» REQUIRED TASKS
a) Edit the Brazilian tax ruling article by reproducing the part that begins at the words "The application of CSL to" and stops after "CSL on export income.", with "medical leave" replaced by "leave of absence".
b) In the Brazilian tax ruling article, what was the final vote by which the Supreme Court upheld applying the CSL to export income?
c) Extend the Brazilian tax ruling article, continuing from its final sentence.

» PASSAGE PROVIDED
Brazil's Supreme Court Deals Exporters a One-Two Tax Punch
Originally published in the August 18, 2010 edition of World Tax Daily (Copyrights Tax Analysts)
Brazilian exporters on August 12 suffered one of the most important tax defeats in recent years when the Supreme Court ruled constitutional the application of the 9 percent social contribution on net income (CSL) to export income. Based on similar arguments, the Court also ruled constitutional the application of the expired 0.38 percent bank transactions tax (CPMF) on export income.
The application of CSL to export income was one of the most important and controversial tax issues before the Court. The judgment had been suspended for months after a 5-5 vote until Justice Joaquim Barbosa, returning from a medical leave, sided with the government August 12 in a 6-5 vote for the application of CSL on export income.
The judgment reviewed two extraordinary appeals (RE 474,132, filed by Inlogs Logistica Ltda., and RE 564,413, filed by Incasa S/A.) in which the taxpayers had been denied the right to exclude export income from the CSL tax basis. At the same session, the Court reviewed extraordinary appeal RE 566,259, in which the taxpayer, Guerra Implementos Rodoviários, was trying to prevent the application of the expired CPMF on its export income. Because the CSL and CPMF issues were related (as the government used the same arguments to defend their application), the Court decided to review them together and put an end to nearly a decade of disputes.
Debate over the CSL and CPMF on export income started with the enactment of Constitutional Amendment 33 of December 11, 2001. That amendment exempted export revenue from many types of social contributions, and many tax practitioners contended that the CSL and CPMF were among them. However, despite some initial favorable decisions and injunctions, the exclusion of export income from the CSL and CPMF tax bases had not been successful at the appellate level.

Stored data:

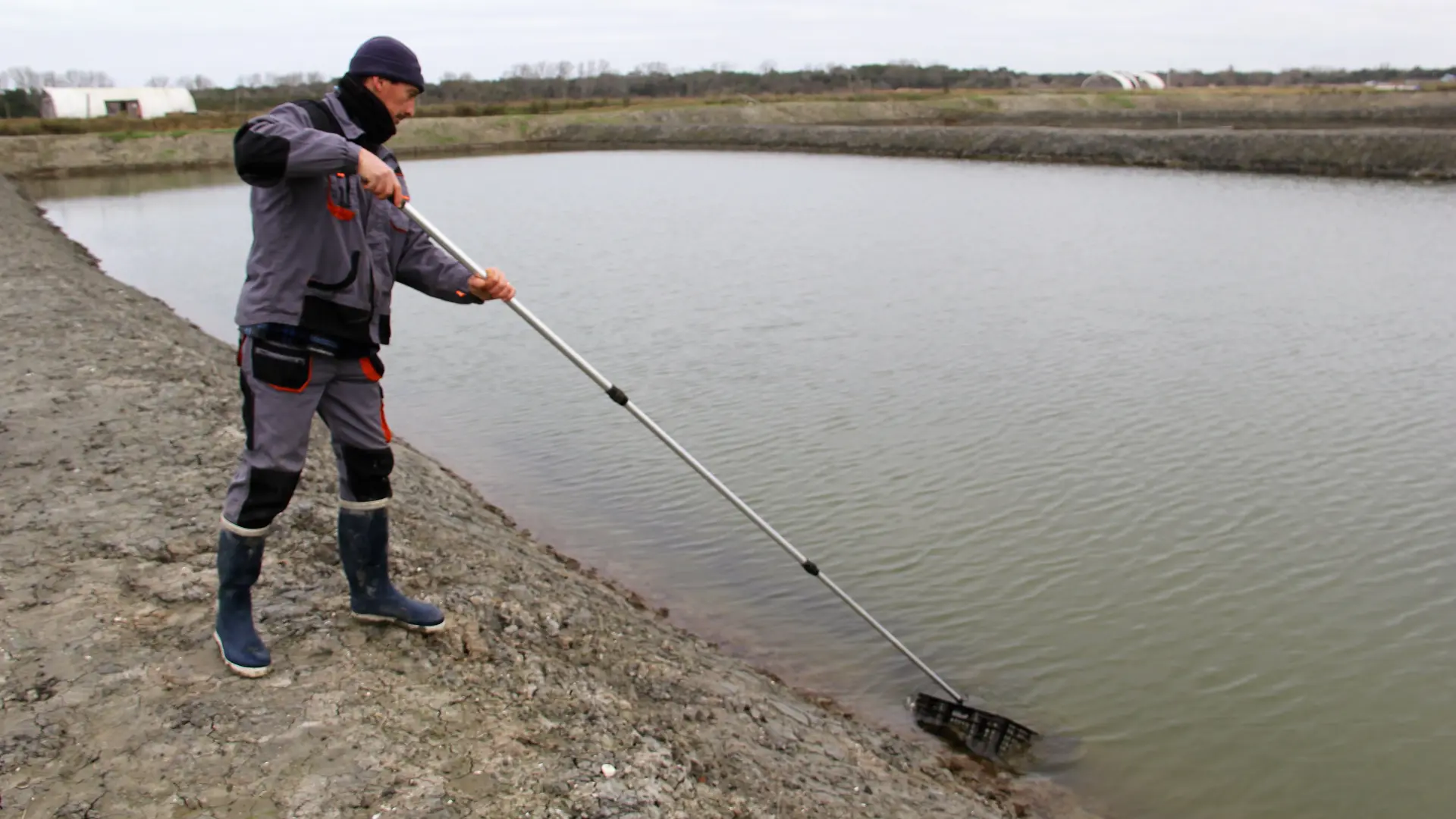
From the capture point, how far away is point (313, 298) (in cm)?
409

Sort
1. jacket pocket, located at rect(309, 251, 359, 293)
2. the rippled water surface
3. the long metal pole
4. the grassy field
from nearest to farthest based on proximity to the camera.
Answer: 1. jacket pocket, located at rect(309, 251, 359, 293)
2. the long metal pole
3. the rippled water surface
4. the grassy field

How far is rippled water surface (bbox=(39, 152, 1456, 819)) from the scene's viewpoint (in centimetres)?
671

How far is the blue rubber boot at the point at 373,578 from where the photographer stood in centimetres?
461

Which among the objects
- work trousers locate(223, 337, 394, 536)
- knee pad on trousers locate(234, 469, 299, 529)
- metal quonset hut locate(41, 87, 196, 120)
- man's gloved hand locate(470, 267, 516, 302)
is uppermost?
man's gloved hand locate(470, 267, 516, 302)

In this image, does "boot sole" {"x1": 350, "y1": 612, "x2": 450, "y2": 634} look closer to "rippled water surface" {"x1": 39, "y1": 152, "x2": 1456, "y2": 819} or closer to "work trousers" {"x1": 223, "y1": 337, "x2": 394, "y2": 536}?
"work trousers" {"x1": 223, "y1": 337, "x2": 394, "y2": 536}

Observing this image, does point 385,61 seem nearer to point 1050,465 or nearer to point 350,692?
point 350,692

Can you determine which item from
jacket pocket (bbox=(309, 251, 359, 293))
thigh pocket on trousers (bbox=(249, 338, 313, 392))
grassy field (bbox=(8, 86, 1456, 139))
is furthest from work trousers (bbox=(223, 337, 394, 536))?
grassy field (bbox=(8, 86, 1456, 139))

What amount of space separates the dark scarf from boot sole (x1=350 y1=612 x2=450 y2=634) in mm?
1969

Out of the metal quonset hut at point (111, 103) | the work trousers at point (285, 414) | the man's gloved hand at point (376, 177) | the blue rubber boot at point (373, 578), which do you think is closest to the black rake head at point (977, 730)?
the blue rubber boot at point (373, 578)

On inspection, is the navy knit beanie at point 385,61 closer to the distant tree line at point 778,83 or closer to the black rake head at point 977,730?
the black rake head at point 977,730

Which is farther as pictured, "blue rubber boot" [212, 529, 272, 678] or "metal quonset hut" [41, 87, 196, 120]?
"metal quonset hut" [41, 87, 196, 120]

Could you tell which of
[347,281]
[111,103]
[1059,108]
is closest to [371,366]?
[347,281]

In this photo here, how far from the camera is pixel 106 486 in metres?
6.46

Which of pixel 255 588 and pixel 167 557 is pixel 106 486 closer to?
pixel 167 557
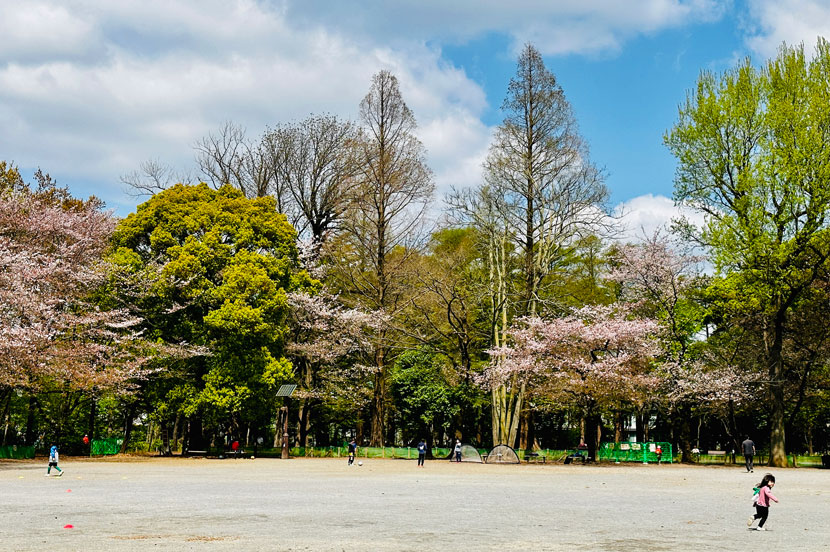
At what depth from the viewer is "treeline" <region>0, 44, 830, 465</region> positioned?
3544cm

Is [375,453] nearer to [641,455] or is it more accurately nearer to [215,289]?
[215,289]

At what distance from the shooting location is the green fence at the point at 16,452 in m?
33.8

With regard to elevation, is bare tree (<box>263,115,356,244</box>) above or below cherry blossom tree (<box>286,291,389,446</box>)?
above

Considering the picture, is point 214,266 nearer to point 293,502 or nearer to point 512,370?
point 512,370

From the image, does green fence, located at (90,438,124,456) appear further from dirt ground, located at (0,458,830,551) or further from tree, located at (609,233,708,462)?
tree, located at (609,233,708,462)

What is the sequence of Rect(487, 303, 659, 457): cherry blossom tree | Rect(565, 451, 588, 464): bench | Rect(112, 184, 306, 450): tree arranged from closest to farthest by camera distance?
Rect(487, 303, 659, 457): cherry blossom tree, Rect(112, 184, 306, 450): tree, Rect(565, 451, 588, 464): bench

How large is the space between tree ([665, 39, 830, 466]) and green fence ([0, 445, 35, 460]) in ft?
111

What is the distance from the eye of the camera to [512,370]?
38.4 meters

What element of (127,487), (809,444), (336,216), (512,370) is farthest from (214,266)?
(809,444)

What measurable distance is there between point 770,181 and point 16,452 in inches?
1460

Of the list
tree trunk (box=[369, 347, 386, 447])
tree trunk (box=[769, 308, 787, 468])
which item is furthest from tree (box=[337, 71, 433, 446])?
tree trunk (box=[769, 308, 787, 468])

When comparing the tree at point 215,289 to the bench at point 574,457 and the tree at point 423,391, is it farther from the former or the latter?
the bench at point 574,457

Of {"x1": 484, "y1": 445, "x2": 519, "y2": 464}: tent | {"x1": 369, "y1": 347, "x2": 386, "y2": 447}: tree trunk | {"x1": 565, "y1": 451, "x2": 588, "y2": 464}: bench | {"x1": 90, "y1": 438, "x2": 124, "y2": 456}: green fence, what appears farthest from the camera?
{"x1": 369, "y1": 347, "x2": 386, "y2": 447}: tree trunk

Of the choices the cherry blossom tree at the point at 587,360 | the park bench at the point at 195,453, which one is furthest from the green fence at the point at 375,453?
the park bench at the point at 195,453
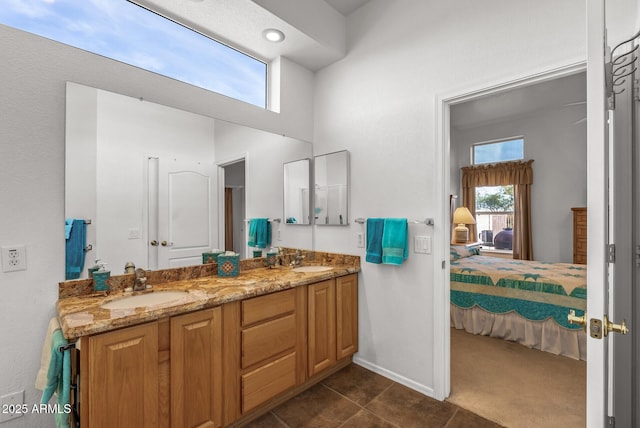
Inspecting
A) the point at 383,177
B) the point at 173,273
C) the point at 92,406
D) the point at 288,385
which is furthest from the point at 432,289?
the point at 92,406

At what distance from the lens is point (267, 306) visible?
187 centimetres

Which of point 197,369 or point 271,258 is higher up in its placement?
point 271,258

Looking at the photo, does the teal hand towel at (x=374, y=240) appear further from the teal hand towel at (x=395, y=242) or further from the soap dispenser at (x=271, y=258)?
the soap dispenser at (x=271, y=258)

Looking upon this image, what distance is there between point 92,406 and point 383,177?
2.13 metres

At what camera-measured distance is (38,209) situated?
1490 millimetres

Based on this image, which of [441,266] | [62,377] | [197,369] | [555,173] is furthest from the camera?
[555,173]

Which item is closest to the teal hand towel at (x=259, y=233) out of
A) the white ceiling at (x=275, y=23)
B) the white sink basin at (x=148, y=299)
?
the white sink basin at (x=148, y=299)

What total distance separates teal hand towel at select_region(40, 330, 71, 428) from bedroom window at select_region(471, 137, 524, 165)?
6.41 meters

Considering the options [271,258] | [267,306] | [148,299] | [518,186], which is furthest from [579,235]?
[148,299]

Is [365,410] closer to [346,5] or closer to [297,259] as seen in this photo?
[297,259]

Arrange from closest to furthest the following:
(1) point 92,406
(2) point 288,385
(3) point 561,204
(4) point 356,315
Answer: (1) point 92,406
(2) point 288,385
(4) point 356,315
(3) point 561,204

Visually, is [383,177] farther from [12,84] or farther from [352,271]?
[12,84]

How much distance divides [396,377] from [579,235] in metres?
4.13

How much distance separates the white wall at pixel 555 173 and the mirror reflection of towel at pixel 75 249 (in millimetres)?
6120
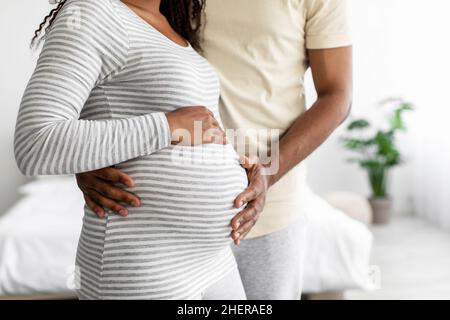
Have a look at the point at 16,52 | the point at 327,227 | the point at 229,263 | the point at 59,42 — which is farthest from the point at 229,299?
the point at 327,227

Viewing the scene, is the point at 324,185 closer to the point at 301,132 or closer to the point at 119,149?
the point at 301,132

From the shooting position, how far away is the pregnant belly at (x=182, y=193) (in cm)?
77

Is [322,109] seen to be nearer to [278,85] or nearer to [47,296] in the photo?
[278,85]

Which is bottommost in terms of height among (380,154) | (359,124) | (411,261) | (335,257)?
(411,261)

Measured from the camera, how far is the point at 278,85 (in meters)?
1.03

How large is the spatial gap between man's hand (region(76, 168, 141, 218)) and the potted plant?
278 centimetres

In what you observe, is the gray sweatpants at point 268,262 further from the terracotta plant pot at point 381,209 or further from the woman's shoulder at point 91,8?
the terracotta plant pot at point 381,209

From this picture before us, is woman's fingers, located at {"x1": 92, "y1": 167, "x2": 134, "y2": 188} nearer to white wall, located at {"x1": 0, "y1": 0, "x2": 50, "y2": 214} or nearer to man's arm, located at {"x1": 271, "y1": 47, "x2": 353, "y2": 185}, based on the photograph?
man's arm, located at {"x1": 271, "y1": 47, "x2": 353, "y2": 185}

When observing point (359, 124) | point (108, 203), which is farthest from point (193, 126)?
point (359, 124)

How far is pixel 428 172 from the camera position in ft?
11.8

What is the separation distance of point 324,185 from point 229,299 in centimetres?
291

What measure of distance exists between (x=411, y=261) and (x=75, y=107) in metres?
2.53

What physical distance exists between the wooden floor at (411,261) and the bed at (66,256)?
339mm
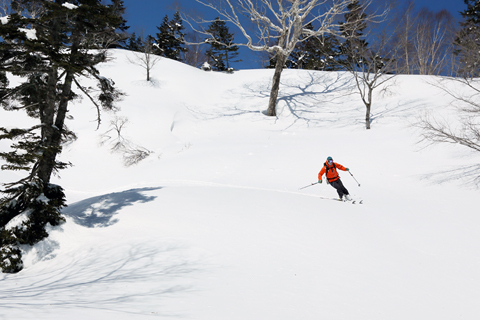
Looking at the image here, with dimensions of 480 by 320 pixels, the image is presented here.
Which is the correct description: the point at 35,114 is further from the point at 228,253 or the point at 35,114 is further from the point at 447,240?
the point at 447,240

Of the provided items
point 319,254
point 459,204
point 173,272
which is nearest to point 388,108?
point 459,204

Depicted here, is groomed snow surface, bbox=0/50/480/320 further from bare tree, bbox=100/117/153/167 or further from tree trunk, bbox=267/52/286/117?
tree trunk, bbox=267/52/286/117

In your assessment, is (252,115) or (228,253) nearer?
(228,253)

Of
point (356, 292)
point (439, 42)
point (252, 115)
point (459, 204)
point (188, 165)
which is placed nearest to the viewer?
point (356, 292)

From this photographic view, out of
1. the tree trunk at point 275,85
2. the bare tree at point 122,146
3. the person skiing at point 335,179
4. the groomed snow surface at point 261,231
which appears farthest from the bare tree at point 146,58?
the person skiing at point 335,179

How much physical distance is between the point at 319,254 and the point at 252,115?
619 inches

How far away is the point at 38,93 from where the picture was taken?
680cm

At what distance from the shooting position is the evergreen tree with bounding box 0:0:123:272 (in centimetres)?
579

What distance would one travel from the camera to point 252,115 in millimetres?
20094

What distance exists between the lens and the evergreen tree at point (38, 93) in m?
5.79

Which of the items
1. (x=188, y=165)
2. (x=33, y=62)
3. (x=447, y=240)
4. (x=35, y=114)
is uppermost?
(x=33, y=62)

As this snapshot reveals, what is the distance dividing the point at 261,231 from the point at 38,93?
655cm

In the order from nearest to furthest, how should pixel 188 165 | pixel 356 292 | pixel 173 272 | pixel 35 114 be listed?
pixel 356 292 < pixel 173 272 < pixel 35 114 < pixel 188 165

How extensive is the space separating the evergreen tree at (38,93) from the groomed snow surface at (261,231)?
1.80 feet
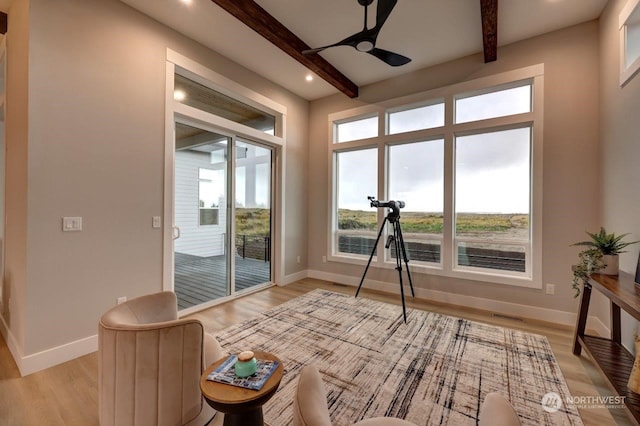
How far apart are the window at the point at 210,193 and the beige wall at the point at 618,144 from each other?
420cm

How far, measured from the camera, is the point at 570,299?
297 cm

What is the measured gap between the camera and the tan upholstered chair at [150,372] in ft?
4.03

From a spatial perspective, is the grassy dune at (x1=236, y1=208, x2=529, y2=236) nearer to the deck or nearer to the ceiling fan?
the deck

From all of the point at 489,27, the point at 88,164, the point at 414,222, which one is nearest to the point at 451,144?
the point at 414,222

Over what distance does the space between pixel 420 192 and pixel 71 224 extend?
4.02 metres

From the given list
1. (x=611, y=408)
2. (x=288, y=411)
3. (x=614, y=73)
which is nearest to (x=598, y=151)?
(x=614, y=73)

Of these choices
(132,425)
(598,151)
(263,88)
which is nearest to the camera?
(132,425)

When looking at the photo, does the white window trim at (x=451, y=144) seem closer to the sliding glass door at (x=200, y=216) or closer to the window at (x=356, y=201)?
the window at (x=356, y=201)

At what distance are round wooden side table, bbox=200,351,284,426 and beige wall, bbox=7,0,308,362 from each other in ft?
6.44

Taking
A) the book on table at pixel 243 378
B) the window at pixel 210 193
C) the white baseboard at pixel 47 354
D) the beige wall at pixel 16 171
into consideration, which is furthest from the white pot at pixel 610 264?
the beige wall at pixel 16 171

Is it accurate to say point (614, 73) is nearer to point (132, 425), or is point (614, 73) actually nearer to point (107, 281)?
point (132, 425)

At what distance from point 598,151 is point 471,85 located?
5.09ft

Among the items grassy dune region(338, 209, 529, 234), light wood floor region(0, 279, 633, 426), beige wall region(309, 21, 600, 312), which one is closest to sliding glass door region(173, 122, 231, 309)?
light wood floor region(0, 279, 633, 426)

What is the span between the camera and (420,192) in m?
3.99
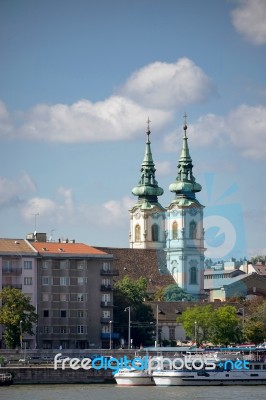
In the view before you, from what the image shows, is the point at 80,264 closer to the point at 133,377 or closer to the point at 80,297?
the point at 80,297

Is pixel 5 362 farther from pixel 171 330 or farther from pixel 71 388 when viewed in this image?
pixel 171 330

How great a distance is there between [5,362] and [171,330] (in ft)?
183

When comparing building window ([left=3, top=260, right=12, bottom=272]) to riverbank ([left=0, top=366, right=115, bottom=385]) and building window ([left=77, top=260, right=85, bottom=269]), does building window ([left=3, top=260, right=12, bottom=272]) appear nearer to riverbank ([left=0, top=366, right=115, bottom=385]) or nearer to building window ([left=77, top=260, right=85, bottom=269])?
building window ([left=77, top=260, right=85, bottom=269])

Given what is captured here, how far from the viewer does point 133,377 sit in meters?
127

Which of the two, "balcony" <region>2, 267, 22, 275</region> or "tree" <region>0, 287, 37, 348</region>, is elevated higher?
"balcony" <region>2, 267, 22, 275</region>

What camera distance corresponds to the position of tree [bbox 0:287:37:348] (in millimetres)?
145750

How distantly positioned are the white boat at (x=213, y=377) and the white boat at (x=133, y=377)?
32.2 inches

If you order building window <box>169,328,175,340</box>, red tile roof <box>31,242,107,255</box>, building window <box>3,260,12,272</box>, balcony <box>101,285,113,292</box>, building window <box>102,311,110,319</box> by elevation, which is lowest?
building window <box>169,328,175,340</box>

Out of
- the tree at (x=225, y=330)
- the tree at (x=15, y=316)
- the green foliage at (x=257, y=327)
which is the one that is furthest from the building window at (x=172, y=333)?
the tree at (x=15, y=316)

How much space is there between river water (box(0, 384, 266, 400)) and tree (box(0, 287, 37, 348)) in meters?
21.9

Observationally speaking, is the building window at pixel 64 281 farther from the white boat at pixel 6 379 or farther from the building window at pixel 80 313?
the white boat at pixel 6 379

» ANSWERS TO THE TASKS
a)
The application of CSL to export income was one of the most important and controversial tax issues before the Court. The judgment had been suspended for months after a 5-5 vote until Justice Joaquim Barbosa, returning from a leave of absence, sided with the government August 12 in a 6-5 vote for the application of CSL on export income.

b) 6-5

c)
The majority of the Court’s justices took the position that the concept of net income (the CSL tax basis) is different from the concept of revenue, and that the tax exemption contemplated in Amendment 33 applied only to the latter.
The decision is extremely important because the Court has declared the cases to be subject to “general repercussion.” Under Brazilian constitutional and civil procedural rules, that means the constitutional issue at stake is so economically, politically, socially, or legally relevant that its effects may surpass the subjective interests of the appellant and reach a broader group of interested parties. Thus, all Brazilian lower courts from now on will have to follow the Supreme Court’s position on the matter.
Unquestionably, the decision is one of the greatest tax defeats for taxpayers. Experts and business associations estimate that the government would have had to refund more than BRL 40 billion (approximately $22.6 billion) in CSL and CPMF if the Court had sided with taxpayers.
Taxpayers now have to consider how to proceed with ongoing cases now that those cases will be decided on the basis of the Court’s August 12 ruling. Many taxpayers have been authorized by court injunctions not to pay CSL and/or CPMF on export income. The injunctions will certainly be revoked soon and those taxpayers will have to consider how to pay the CSL and CPMF at issue in their cases.
Business associations representing exporters may lobby Congress and the executive branch to establish a special payment schedule for exporters’ CSL liabilities. Considering the importance of the export sector to Brazil’s economy, such an outcome seems possible.